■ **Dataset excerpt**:
☆ ☆ ☆ ☆
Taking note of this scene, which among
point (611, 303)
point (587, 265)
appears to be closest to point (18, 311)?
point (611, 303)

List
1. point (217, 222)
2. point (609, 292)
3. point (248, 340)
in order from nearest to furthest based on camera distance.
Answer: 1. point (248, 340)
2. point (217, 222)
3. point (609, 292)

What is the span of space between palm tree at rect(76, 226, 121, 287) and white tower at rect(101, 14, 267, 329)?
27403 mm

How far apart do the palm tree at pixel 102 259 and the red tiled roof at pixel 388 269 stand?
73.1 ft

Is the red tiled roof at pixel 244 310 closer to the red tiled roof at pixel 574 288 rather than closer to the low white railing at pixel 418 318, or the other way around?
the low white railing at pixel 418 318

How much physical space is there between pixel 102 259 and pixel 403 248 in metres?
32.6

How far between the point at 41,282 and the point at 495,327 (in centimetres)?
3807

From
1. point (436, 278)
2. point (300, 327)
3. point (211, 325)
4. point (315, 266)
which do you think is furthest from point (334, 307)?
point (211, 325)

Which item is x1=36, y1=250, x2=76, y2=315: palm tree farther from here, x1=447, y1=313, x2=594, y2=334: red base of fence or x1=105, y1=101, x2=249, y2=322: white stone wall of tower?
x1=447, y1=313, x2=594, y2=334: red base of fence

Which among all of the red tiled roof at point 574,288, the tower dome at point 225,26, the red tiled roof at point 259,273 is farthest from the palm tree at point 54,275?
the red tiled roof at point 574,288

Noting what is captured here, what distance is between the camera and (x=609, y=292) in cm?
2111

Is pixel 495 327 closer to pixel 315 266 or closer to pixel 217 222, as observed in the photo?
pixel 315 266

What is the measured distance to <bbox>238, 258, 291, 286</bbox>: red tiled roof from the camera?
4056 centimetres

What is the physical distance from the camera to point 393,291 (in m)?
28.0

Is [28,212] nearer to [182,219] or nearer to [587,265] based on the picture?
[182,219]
☆ ☆ ☆ ☆
Rewrite the stretch from the start of the material through the line containing "3. point (609, 292)", swapping "furthest" for "farthest" and keeping everything else the same.

Taking note of this scene, which among
point (611, 303)
point (587, 265)
appears to be closest to point (18, 311)?
point (611, 303)

List
1. point (217, 222)
2. point (609, 292)
3. point (248, 340)
in order from nearest to farthest based on camera distance.
Answer: 1. point (248, 340)
2. point (217, 222)
3. point (609, 292)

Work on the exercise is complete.